Bekaert’s activities in China came under pressure due to these developments. The most sudden and tangible impact was felt in the sawing wire business as of the second half of 2011. The price levels of sawing wire further declined significantly in 2012 as a result of the huge manufacturing overcapacity that had been built up in a very short time. Bekaert realigned its manufacturing footprint in China with the new business reality through a drastic restructuring and considerable asset impairments.
In automotive markets too, Bekaert experienced increased competition and maturing demand from Chinese tire producers targeting export markets. Truck tire customers in particular suffered from less export business. Bekaert defended its rubber reinforcement markets and succeeded in obtaining modest growth in sales volumes compared to 2011, while price and margin levels were under pressure due to the highly competitive environment and declining raw materials prices.
Continued growth through acquisition
Bekaert acquired the Qingdao Hansun steel wire plant in Qingdao (Shandong Province) from Hankuk Steel Wire Co. Ltd (South Korea) in September 2011. The operations were fully integrated in the Bekaert China manufacturing platform during 2012. Bekaert (Qingdao) Wire Products Co., Ltd produces a wide range of wires and ropes serving construction and mining markets as well as the hoisting equipment and paper industry.
In December of 2011 Bekaert and Xinyu Iron & Steel Co. Ltd (Xinsteel) announced the closing of their partnership transaction by which Bekaert acquired 50% of the spring wire and Aluclad activities of Xinsteel in Xinyu (Jiangxi Province).
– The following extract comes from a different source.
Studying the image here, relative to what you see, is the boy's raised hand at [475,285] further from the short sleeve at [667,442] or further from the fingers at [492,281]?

The results of the joint venture have been included in Bekaert’s financial records under the equity accounting method as from 1 December 2011. In 2012, the ground works for the construction of a new plant, Bekaert (Xinyu) New Materials Co., Ltd, were started. The new building will house the spring wire manufacturing activities which are now located in two separate factories. The new plant is expected to come into operation in the second half of 2013, and will serve domestic customers mainly, with spring wires for various applications.